> _AIM_:
Rewrite the lines from the one containing "In sequence from furthest" through the one containing "the shrub at [71,304] →", inclusive, as a Markdown table with the columns Row and Line. Number each row and omit any blank lines.

(Spatial reasoning lines)
★ ★ ★ ★
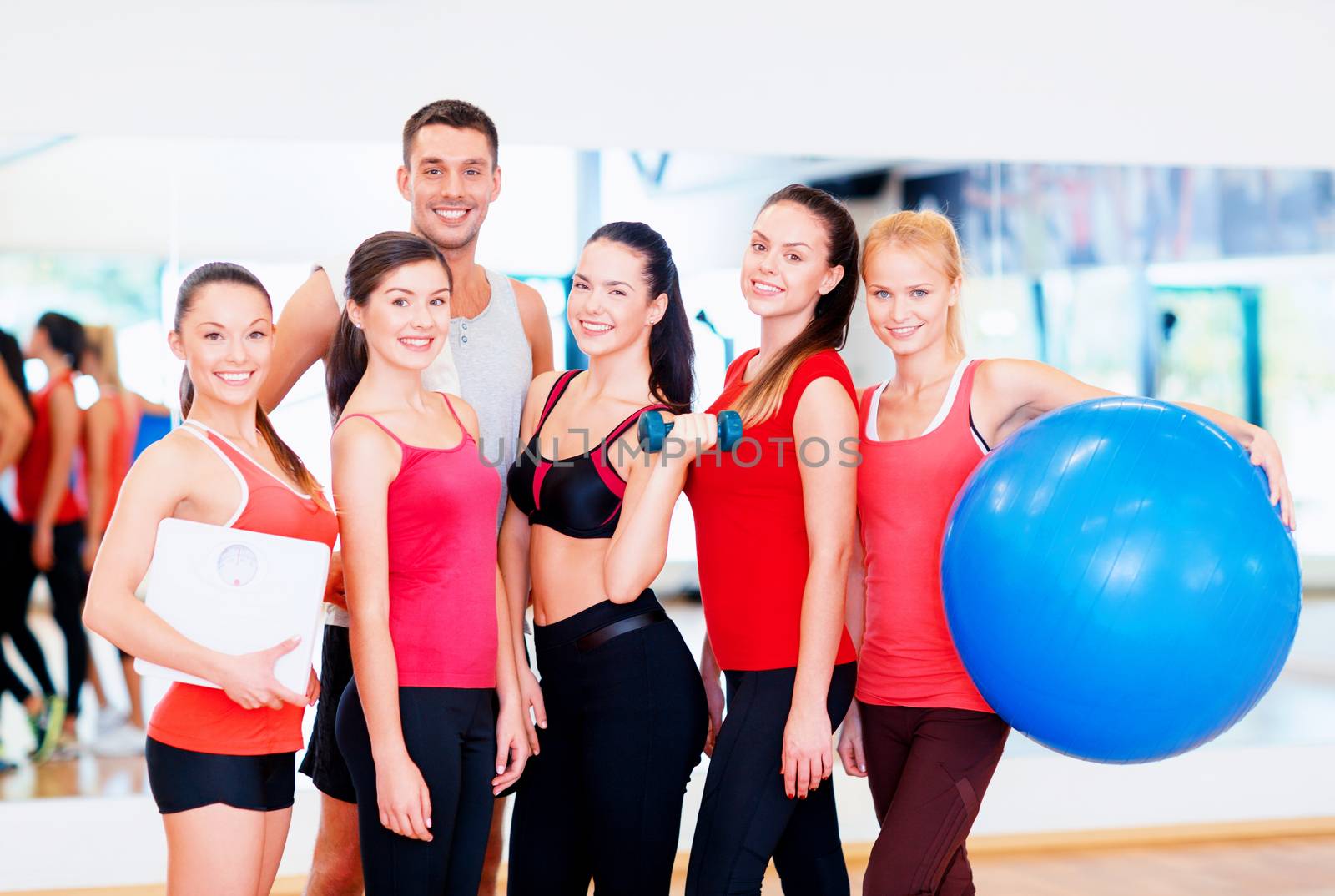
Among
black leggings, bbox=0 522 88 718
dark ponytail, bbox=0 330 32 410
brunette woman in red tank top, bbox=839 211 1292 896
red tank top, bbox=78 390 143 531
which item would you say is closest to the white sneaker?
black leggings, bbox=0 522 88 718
★ ★ ★ ★
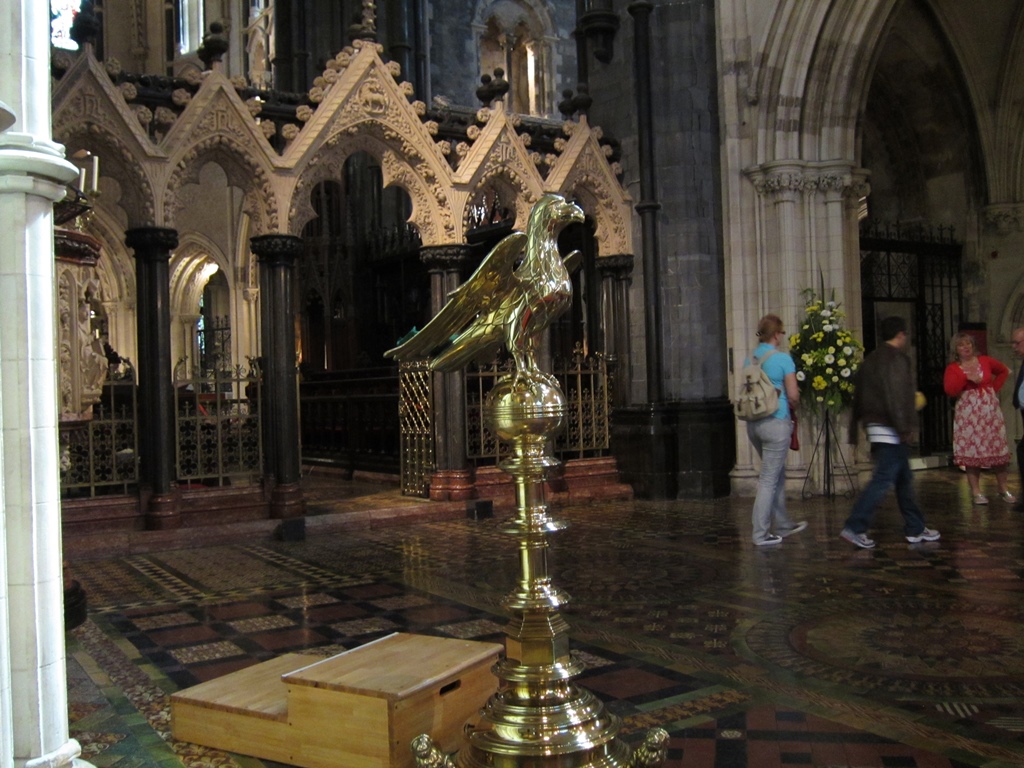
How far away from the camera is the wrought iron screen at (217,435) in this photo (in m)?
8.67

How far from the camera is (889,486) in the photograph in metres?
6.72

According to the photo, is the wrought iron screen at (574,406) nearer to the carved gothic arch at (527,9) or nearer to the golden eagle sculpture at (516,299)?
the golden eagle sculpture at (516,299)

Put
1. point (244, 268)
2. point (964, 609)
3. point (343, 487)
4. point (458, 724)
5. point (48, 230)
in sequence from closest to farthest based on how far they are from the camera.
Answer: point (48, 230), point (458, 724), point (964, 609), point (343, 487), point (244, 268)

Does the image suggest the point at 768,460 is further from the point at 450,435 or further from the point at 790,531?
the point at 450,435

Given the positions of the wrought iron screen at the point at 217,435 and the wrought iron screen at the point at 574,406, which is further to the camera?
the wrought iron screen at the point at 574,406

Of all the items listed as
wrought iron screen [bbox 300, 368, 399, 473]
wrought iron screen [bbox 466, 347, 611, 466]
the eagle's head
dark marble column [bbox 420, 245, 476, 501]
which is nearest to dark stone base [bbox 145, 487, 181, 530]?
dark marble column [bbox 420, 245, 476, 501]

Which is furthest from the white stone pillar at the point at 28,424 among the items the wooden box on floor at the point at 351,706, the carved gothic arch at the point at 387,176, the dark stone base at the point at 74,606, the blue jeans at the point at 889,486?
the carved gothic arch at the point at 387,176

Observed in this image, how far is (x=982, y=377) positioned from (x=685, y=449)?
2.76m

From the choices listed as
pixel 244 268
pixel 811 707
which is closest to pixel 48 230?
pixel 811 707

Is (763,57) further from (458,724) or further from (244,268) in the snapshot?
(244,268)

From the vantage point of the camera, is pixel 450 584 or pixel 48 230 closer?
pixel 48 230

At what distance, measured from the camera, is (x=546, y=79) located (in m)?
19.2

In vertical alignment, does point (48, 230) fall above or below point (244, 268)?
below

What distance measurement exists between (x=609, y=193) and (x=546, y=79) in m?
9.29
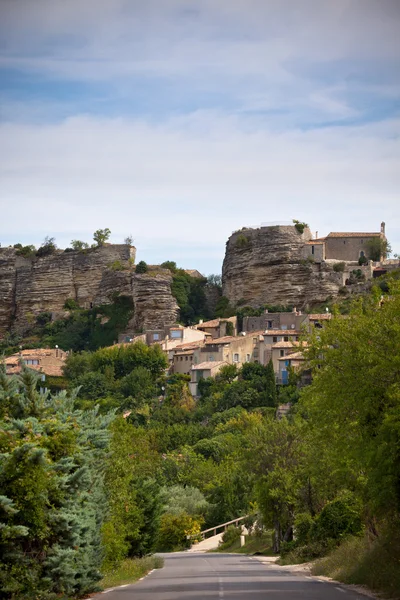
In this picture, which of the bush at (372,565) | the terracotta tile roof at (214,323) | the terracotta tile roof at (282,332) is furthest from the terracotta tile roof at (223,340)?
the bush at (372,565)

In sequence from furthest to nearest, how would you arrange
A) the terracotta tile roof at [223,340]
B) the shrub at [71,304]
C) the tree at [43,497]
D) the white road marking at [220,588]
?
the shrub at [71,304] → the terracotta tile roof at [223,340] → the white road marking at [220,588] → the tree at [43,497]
★ ★ ★ ★
> _FINISHED ANSWER_:
| Row | Line |
|---|---|
| 1 | In sequence from furthest to nearest, how would you arrange |
| 2 | A) the terracotta tile roof at [223,340] |
| 3 | B) the shrub at [71,304] |
| 4 | C) the tree at [43,497] |
| 5 | D) the white road marking at [220,588] |
| 6 | ? |
| 7 | the shrub at [71,304] → the terracotta tile roof at [223,340] → the white road marking at [220,588] → the tree at [43,497] |